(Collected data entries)

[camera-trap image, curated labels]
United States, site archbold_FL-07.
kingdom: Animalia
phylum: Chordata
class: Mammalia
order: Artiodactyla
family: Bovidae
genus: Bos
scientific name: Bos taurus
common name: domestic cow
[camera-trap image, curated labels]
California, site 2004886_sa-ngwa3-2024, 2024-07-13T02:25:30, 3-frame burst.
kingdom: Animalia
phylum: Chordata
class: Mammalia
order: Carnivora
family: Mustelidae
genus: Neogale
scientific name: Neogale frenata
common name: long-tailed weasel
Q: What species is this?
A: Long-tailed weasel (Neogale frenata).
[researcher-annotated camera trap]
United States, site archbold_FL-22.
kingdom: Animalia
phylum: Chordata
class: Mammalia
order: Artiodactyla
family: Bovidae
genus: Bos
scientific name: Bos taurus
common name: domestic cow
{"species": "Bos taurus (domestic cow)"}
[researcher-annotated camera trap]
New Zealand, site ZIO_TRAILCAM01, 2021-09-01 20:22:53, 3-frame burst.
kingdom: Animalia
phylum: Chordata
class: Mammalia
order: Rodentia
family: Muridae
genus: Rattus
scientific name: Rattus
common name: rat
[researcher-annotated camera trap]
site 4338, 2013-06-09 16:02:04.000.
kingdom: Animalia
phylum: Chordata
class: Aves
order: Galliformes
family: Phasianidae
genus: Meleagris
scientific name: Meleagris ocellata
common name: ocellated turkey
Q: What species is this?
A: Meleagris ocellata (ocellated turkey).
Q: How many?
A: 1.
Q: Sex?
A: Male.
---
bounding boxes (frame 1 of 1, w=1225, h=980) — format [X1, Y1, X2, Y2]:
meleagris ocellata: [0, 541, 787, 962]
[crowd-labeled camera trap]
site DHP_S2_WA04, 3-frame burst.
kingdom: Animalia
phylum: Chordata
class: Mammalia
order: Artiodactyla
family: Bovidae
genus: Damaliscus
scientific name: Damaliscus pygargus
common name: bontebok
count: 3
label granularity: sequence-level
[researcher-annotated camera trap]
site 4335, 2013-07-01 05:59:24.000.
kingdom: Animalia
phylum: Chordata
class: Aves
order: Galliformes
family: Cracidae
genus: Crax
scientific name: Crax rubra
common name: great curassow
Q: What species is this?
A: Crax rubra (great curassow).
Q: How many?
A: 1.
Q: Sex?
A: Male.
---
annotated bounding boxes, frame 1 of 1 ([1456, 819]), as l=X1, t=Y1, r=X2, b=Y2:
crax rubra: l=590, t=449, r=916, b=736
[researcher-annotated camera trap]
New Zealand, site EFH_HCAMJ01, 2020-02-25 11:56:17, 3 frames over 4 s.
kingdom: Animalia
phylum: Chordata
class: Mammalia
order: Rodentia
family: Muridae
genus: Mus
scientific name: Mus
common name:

▶ **TASK**
An exact copy of the lines above, from the one containing "common name: long-tailed weasel" through the one containing "common name: rat", is the whole of the answer.

▶ **RESULT OF THIS TASK**
common name: long-tailed weasel
Q: What species is this?
A: Long-tailed weasel (Neogale frenata).
[researcher-annotated camera trap]
United States, site archbold_FL-22.
kingdom: Animalia
phylum: Chordata
class: Mammalia
order: Artiodactyla
family: Bovidae
genus: Bos
scientific name: Bos taurus
common name: domestic cow
{"species": "Bos taurus (domestic cow)"}
[researcher-annotated camera trap]
New Zealand, site ZIO_TRAILCAM01, 2021-09-01 20:22:53, 3-frame burst.
kingdom: Animalia
phylum: Chordata
class: Mammalia
order: Rodentia
family: Muridae
genus: Rattus
scientific name: Rattus
common name: rat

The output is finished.